Interacting Colloidal Systems, Gels, Glasses

This chapter addresses scattering from suspensions of interacting colloids at finite concentrations, from both a theoretical and an experimental perspective. We start in Section 2 by describing the main effective interactions arising in colloidal systems: excluded volume effects as in hard particle suspensions, electrostatic contributions due to charge dissociation and release of counter-ions, and depletion interactions. We then discuss in Section 3 the Ornstein–Zernike equation, which allows one to calculate the radial distribution function and static structure factor directly from the interaction potential, by using a so-called closure relation. After introducing the most popular closures, we examine their predictions for the equation of state and the problem of thermodynamic consistency.

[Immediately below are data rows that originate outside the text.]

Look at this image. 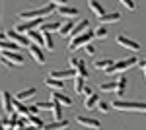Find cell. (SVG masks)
<instances>
[{
	"label": "cell",
	"instance_id": "1",
	"mask_svg": "<svg viewBox=\"0 0 146 130\" xmlns=\"http://www.w3.org/2000/svg\"><path fill=\"white\" fill-rule=\"evenodd\" d=\"M113 109L117 111H127V113H146V103L144 101H125V99H117L111 103Z\"/></svg>",
	"mask_w": 146,
	"mask_h": 130
},
{
	"label": "cell",
	"instance_id": "2",
	"mask_svg": "<svg viewBox=\"0 0 146 130\" xmlns=\"http://www.w3.org/2000/svg\"><path fill=\"white\" fill-rule=\"evenodd\" d=\"M51 12H55V4H47L43 8H35V10H23L18 14V18L23 22H31V20H41L43 16H49Z\"/></svg>",
	"mask_w": 146,
	"mask_h": 130
},
{
	"label": "cell",
	"instance_id": "3",
	"mask_svg": "<svg viewBox=\"0 0 146 130\" xmlns=\"http://www.w3.org/2000/svg\"><path fill=\"white\" fill-rule=\"evenodd\" d=\"M138 64V58L136 56H131V58H125V60H119V62H115V66L113 68H109L105 74L107 76H113V74H121V72H125V70H129L131 66Z\"/></svg>",
	"mask_w": 146,
	"mask_h": 130
},
{
	"label": "cell",
	"instance_id": "4",
	"mask_svg": "<svg viewBox=\"0 0 146 130\" xmlns=\"http://www.w3.org/2000/svg\"><path fill=\"white\" fill-rule=\"evenodd\" d=\"M96 35L92 31H86L84 35H78V37H74V39H70V43H68V49L70 51H76L80 47H86L88 43H92V39H94Z\"/></svg>",
	"mask_w": 146,
	"mask_h": 130
},
{
	"label": "cell",
	"instance_id": "5",
	"mask_svg": "<svg viewBox=\"0 0 146 130\" xmlns=\"http://www.w3.org/2000/svg\"><path fill=\"white\" fill-rule=\"evenodd\" d=\"M117 45H121V47H125V49H131V51H135V53L142 49L138 41L131 39V37H125V35H119V37H117Z\"/></svg>",
	"mask_w": 146,
	"mask_h": 130
},
{
	"label": "cell",
	"instance_id": "6",
	"mask_svg": "<svg viewBox=\"0 0 146 130\" xmlns=\"http://www.w3.org/2000/svg\"><path fill=\"white\" fill-rule=\"evenodd\" d=\"M78 76V72L74 70V68H66V70H53L49 78H55V80H60V82H64L66 78H76Z\"/></svg>",
	"mask_w": 146,
	"mask_h": 130
},
{
	"label": "cell",
	"instance_id": "7",
	"mask_svg": "<svg viewBox=\"0 0 146 130\" xmlns=\"http://www.w3.org/2000/svg\"><path fill=\"white\" fill-rule=\"evenodd\" d=\"M0 103H2V109H4L10 117L16 113V111H14V97H12L8 91H2V93H0Z\"/></svg>",
	"mask_w": 146,
	"mask_h": 130
},
{
	"label": "cell",
	"instance_id": "8",
	"mask_svg": "<svg viewBox=\"0 0 146 130\" xmlns=\"http://www.w3.org/2000/svg\"><path fill=\"white\" fill-rule=\"evenodd\" d=\"M8 37H10V41H14L16 45H20V47H29L31 41L27 39V35H22V33H18L16 29H10L8 31Z\"/></svg>",
	"mask_w": 146,
	"mask_h": 130
},
{
	"label": "cell",
	"instance_id": "9",
	"mask_svg": "<svg viewBox=\"0 0 146 130\" xmlns=\"http://www.w3.org/2000/svg\"><path fill=\"white\" fill-rule=\"evenodd\" d=\"M70 68H74V70L78 72V76H80V78H88L86 62H84L82 58H76V56H72V58H70Z\"/></svg>",
	"mask_w": 146,
	"mask_h": 130
},
{
	"label": "cell",
	"instance_id": "10",
	"mask_svg": "<svg viewBox=\"0 0 146 130\" xmlns=\"http://www.w3.org/2000/svg\"><path fill=\"white\" fill-rule=\"evenodd\" d=\"M27 49H29V54H31V58H33L37 64H39V66L45 64V54H43V51H41V47H37V45L31 43L29 47H27Z\"/></svg>",
	"mask_w": 146,
	"mask_h": 130
},
{
	"label": "cell",
	"instance_id": "11",
	"mask_svg": "<svg viewBox=\"0 0 146 130\" xmlns=\"http://www.w3.org/2000/svg\"><path fill=\"white\" fill-rule=\"evenodd\" d=\"M88 27H90V22L88 20H82V22H78L76 25H74V29L70 31V39H74V37H78V35H84V33L88 31Z\"/></svg>",
	"mask_w": 146,
	"mask_h": 130
},
{
	"label": "cell",
	"instance_id": "12",
	"mask_svg": "<svg viewBox=\"0 0 146 130\" xmlns=\"http://www.w3.org/2000/svg\"><path fill=\"white\" fill-rule=\"evenodd\" d=\"M76 122L78 124H82V126H86V128H100V120L96 119H90V117H84V115H78L76 117Z\"/></svg>",
	"mask_w": 146,
	"mask_h": 130
},
{
	"label": "cell",
	"instance_id": "13",
	"mask_svg": "<svg viewBox=\"0 0 146 130\" xmlns=\"http://www.w3.org/2000/svg\"><path fill=\"white\" fill-rule=\"evenodd\" d=\"M2 56L6 58V60H10L12 64H25V58H23L20 53H14V51H4Z\"/></svg>",
	"mask_w": 146,
	"mask_h": 130
},
{
	"label": "cell",
	"instance_id": "14",
	"mask_svg": "<svg viewBox=\"0 0 146 130\" xmlns=\"http://www.w3.org/2000/svg\"><path fill=\"white\" fill-rule=\"evenodd\" d=\"M25 35H27V39H29L33 45H37V47H45V43H43V33L41 31H27Z\"/></svg>",
	"mask_w": 146,
	"mask_h": 130
},
{
	"label": "cell",
	"instance_id": "15",
	"mask_svg": "<svg viewBox=\"0 0 146 130\" xmlns=\"http://www.w3.org/2000/svg\"><path fill=\"white\" fill-rule=\"evenodd\" d=\"M45 86L51 87L53 91H62L64 89V82H60V80H55V78H45Z\"/></svg>",
	"mask_w": 146,
	"mask_h": 130
},
{
	"label": "cell",
	"instance_id": "16",
	"mask_svg": "<svg viewBox=\"0 0 146 130\" xmlns=\"http://www.w3.org/2000/svg\"><path fill=\"white\" fill-rule=\"evenodd\" d=\"M88 6H90V10L98 16V18H103L105 16V10H103V6H101L98 0H88Z\"/></svg>",
	"mask_w": 146,
	"mask_h": 130
},
{
	"label": "cell",
	"instance_id": "17",
	"mask_svg": "<svg viewBox=\"0 0 146 130\" xmlns=\"http://www.w3.org/2000/svg\"><path fill=\"white\" fill-rule=\"evenodd\" d=\"M74 20H68V22H64V23H60V29H58V33L62 35V37H68L70 35V31L74 29Z\"/></svg>",
	"mask_w": 146,
	"mask_h": 130
},
{
	"label": "cell",
	"instance_id": "18",
	"mask_svg": "<svg viewBox=\"0 0 146 130\" xmlns=\"http://www.w3.org/2000/svg\"><path fill=\"white\" fill-rule=\"evenodd\" d=\"M115 66V62H113L111 58H103V60H98V62H94V68H98V70H109V68H113Z\"/></svg>",
	"mask_w": 146,
	"mask_h": 130
},
{
	"label": "cell",
	"instance_id": "19",
	"mask_svg": "<svg viewBox=\"0 0 146 130\" xmlns=\"http://www.w3.org/2000/svg\"><path fill=\"white\" fill-rule=\"evenodd\" d=\"M68 126V120H55L51 124H45L43 130H64Z\"/></svg>",
	"mask_w": 146,
	"mask_h": 130
},
{
	"label": "cell",
	"instance_id": "20",
	"mask_svg": "<svg viewBox=\"0 0 146 130\" xmlns=\"http://www.w3.org/2000/svg\"><path fill=\"white\" fill-rule=\"evenodd\" d=\"M39 29H41V33L58 31V29H60V23H58V22H45L43 25H41V27H39Z\"/></svg>",
	"mask_w": 146,
	"mask_h": 130
},
{
	"label": "cell",
	"instance_id": "21",
	"mask_svg": "<svg viewBox=\"0 0 146 130\" xmlns=\"http://www.w3.org/2000/svg\"><path fill=\"white\" fill-rule=\"evenodd\" d=\"M53 99H55V101H58L60 105H66V107H70V105H72V99L66 97V95H64V93H60V91H53Z\"/></svg>",
	"mask_w": 146,
	"mask_h": 130
},
{
	"label": "cell",
	"instance_id": "22",
	"mask_svg": "<svg viewBox=\"0 0 146 130\" xmlns=\"http://www.w3.org/2000/svg\"><path fill=\"white\" fill-rule=\"evenodd\" d=\"M4 51H14V53H18V51H20V45H16L14 41H0V53H4Z\"/></svg>",
	"mask_w": 146,
	"mask_h": 130
},
{
	"label": "cell",
	"instance_id": "23",
	"mask_svg": "<svg viewBox=\"0 0 146 130\" xmlns=\"http://www.w3.org/2000/svg\"><path fill=\"white\" fill-rule=\"evenodd\" d=\"M35 93H37V89H35V87H27V89H23V91H20V93L16 95V99H18V101H25V99L33 97Z\"/></svg>",
	"mask_w": 146,
	"mask_h": 130
},
{
	"label": "cell",
	"instance_id": "24",
	"mask_svg": "<svg viewBox=\"0 0 146 130\" xmlns=\"http://www.w3.org/2000/svg\"><path fill=\"white\" fill-rule=\"evenodd\" d=\"M121 20V14L119 12H113V14H105L103 18H100V22L105 25V23H113V22H119Z\"/></svg>",
	"mask_w": 146,
	"mask_h": 130
},
{
	"label": "cell",
	"instance_id": "25",
	"mask_svg": "<svg viewBox=\"0 0 146 130\" xmlns=\"http://www.w3.org/2000/svg\"><path fill=\"white\" fill-rule=\"evenodd\" d=\"M101 91H117V78H111V82H103L100 84Z\"/></svg>",
	"mask_w": 146,
	"mask_h": 130
},
{
	"label": "cell",
	"instance_id": "26",
	"mask_svg": "<svg viewBox=\"0 0 146 130\" xmlns=\"http://www.w3.org/2000/svg\"><path fill=\"white\" fill-rule=\"evenodd\" d=\"M51 111H53L55 120H62V105H60L58 101H55V99H53V107H51Z\"/></svg>",
	"mask_w": 146,
	"mask_h": 130
},
{
	"label": "cell",
	"instance_id": "27",
	"mask_svg": "<svg viewBox=\"0 0 146 130\" xmlns=\"http://www.w3.org/2000/svg\"><path fill=\"white\" fill-rule=\"evenodd\" d=\"M60 16H68V18H72V16H78V10L76 8H72V6H60V8H56Z\"/></svg>",
	"mask_w": 146,
	"mask_h": 130
},
{
	"label": "cell",
	"instance_id": "28",
	"mask_svg": "<svg viewBox=\"0 0 146 130\" xmlns=\"http://www.w3.org/2000/svg\"><path fill=\"white\" fill-rule=\"evenodd\" d=\"M125 89H127V76L121 74V76L117 78V93H119V95H123Z\"/></svg>",
	"mask_w": 146,
	"mask_h": 130
},
{
	"label": "cell",
	"instance_id": "29",
	"mask_svg": "<svg viewBox=\"0 0 146 130\" xmlns=\"http://www.w3.org/2000/svg\"><path fill=\"white\" fill-rule=\"evenodd\" d=\"M100 103V97H98V93H94V95H90V97L86 99V103H84V107L88 109V111H92V109L96 107Z\"/></svg>",
	"mask_w": 146,
	"mask_h": 130
},
{
	"label": "cell",
	"instance_id": "30",
	"mask_svg": "<svg viewBox=\"0 0 146 130\" xmlns=\"http://www.w3.org/2000/svg\"><path fill=\"white\" fill-rule=\"evenodd\" d=\"M27 124H31V126H33V128H37V130H43V126H45V124H43V120L39 119V117H29V119H27Z\"/></svg>",
	"mask_w": 146,
	"mask_h": 130
},
{
	"label": "cell",
	"instance_id": "31",
	"mask_svg": "<svg viewBox=\"0 0 146 130\" xmlns=\"http://www.w3.org/2000/svg\"><path fill=\"white\" fill-rule=\"evenodd\" d=\"M84 78H80V76H76L74 78V91L78 93V95H82V91H84Z\"/></svg>",
	"mask_w": 146,
	"mask_h": 130
},
{
	"label": "cell",
	"instance_id": "32",
	"mask_svg": "<svg viewBox=\"0 0 146 130\" xmlns=\"http://www.w3.org/2000/svg\"><path fill=\"white\" fill-rule=\"evenodd\" d=\"M43 43L49 51H53L55 49V43H53V37H51V33H43Z\"/></svg>",
	"mask_w": 146,
	"mask_h": 130
},
{
	"label": "cell",
	"instance_id": "33",
	"mask_svg": "<svg viewBox=\"0 0 146 130\" xmlns=\"http://www.w3.org/2000/svg\"><path fill=\"white\" fill-rule=\"evenodd\" d=\"M94 35H96V39H105V37H107V27H105V25H100V27L94 31Z\"/></svg>",
	"mask_w": 146,
	"mask_h": 130
},
{
	"label": "cell",
	"instance_id": "34",
	"mask_svg": "<svg viewBox=\"0 0 146 130\" xmlns=\"http://www.w3.org/2000/svg\"><path fill=\"white\" fill-rule=\"evenodd\" d=\"M119 2L123 4V6H125V8H127V10H135V8H136L135 0H119Z\"/></svg>",
	"mask_w": 146,
	"mask_h": 130
},
{
	"label": "cell",
	"instance_id": "35",
	"mask_svg": "<svg viewBox=\"0 0 146 130\" xmlns=\"http://www.w3.org/2000/svg\"><path fill=\"white\" fill-rule=\"evenodd\" d=\"M98 109H100L101 113H109L111 105H109V103H105V101H100V103H98Z\"/></svg>",
	"mask_w": 146,
	"mask_h": 130
},
{
	"label": "cell",
	"instance_id": "36",
	"mask_svg": "<svg viewBox=\"0 0 146 130\" xmlns=\"http://www.w3.org/2000/svg\"><path fill=\"white\" fill-rule=\"evenodd\" d=\"M37 107L39 109H51L53 107V101H41V103H37Z\"/></svg>",
	"mask_w": 146,
	"mask_h": 130
},
{
	"label": "cell",
	"instance_id": "37",
	"mask_svg": "<svg viewBox=\"0 0 146 130\" xmlns=\"http://www.w3.org/2000/svg\"><path fill=\"white\" fill-rule=\"evenodd\" d=\"M0 64H2V66H6V68H14V64H12L10 60H6V58H4L2 54H0Z\"/></svg>",
	"mask_w": 146,
	"mask_h": 130
},
{
	"label": "cell",
	"instance_id": "38",
	"mask_svg": "<svg viewBox=\"0 0 146 130\" xmlns=\"http://www.w3.org/2000/svg\"><path fill=\"white\" fill-rule=\"evenodd\" d=\"M66 2L68 0H49V4H55L58 8H60V6H66Z\"/></svg>",
	"mask_w": 146,
	"mask_h": 130
},
{
	"label": "cell",
	"instance_id": "39",
	"mask_svg": "<svg viewBox=\"0 0 146 130\" xmlns=\"http://www.w3.org/2000/svg\"><path fill=\"white\" fill-rule=\"evenodd\" d=\"M84 49H86V53H88V54H92V56L96 54V47H94V45H92V43H88V45H86V47H84Z\"/></svg>",
	"mask_w": 146,
	"mask_h": 130
},
{
	"label": "cell",
	"instance_id": "40",
	"mask_svg": "<svg viewBox=\"0 0 146 130\" xmlns=\"http://www.w3.org/2000/svg\"><path fill=\"white\" fill-rule=\"evenodd\" d=\"M82 95H84L86 99L90 97V95H94V93H92V87H90V86H86V87H84V91H82Z\"/></svg>",
	"mask_w": 146,
	"mask_h": 130
},
{
	"label": "cell",
	"instance_id": "41",
	"mask_svg": "<svg viewBox=\"0 0 146 130\" xmlns=\"http://www.w3.org/2000/svg\"><path fill=\"white\" fill-rule=\"evenodd\" d=\"M138 66H140V68L146 72V60H138Z\"/></svg>",
	"mask_w": 146,
	"mask_h": 130
},
{
	"label": "cell",
	"instance_id": "42",
	"mask_svg": "<svg viewBox=\"0 0 146 130\" xmlns=\"http://www.w3.org/2000/svg\"><path fill=\"white\" fill-rule=\"evenodd\" d=\"M0 130H6V128H4V120H2V119H0Z\"/></svg>",
	"mask_w": 146,
	"mask_h": 130
},
{
	"label": "cell",
	"instance_id": "43",
	"mask_svg": "<svg viewBox=\"0 0 146 130\" xmlns=\"http://www.w3.org/2000/svg\"><path fill=\"white\" fill-rule=\"evenodd\" d=\"M0 10H2V0H0Z\"/></svg>",
	"mask_w": 146,
	"mask_h": 130
},
{
	"label": "cell",
	"instance_id": "44",
	"mask_svg": "<svg viewBox=\"0 0 146 130\" xmlns=\"http://www.w3.org/2000/svg\"><path fill=\"white\" fill-rule=\"evenodd\" d=\"M16 130H25V128H16Z\"/></svg>",
	"mask_w": 146,
	"mask_h": 130
}]
</instances>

We then briefly tackle the extension of the treatment to mixtures and polydisperse particles. Next, in Section 4 we introduce the ideal Mode-Coupling Theory of the glass transition, a microscopic theory that allows one to predict dynamics solely from the knowledge of the structure. In Section 5, we discuss the main experimental challenges that arise in scattering studies of non-ergodic systems, for which the usual time average performed in experiments does not yield the desired ensemble average. Various schemes proposed for collecting ensemble-averaged data are presented, including multi-speckle methods that allow for time- and space-resolved dynamic light scattering. In Section 6, we illustrate the concepts presented in the first part of the chapter by presenting some key experimental results for colloidal glasses and gels. We start by discussing repulsive hard and soft glasses. Then, we focus on short-ranged attractive colloids and discuss them in the context of attractive glasses as well as gels, highlighting the comparison between theoretical predictions and experimental results. In the final section, we draw some conclusions and make remarks for future work.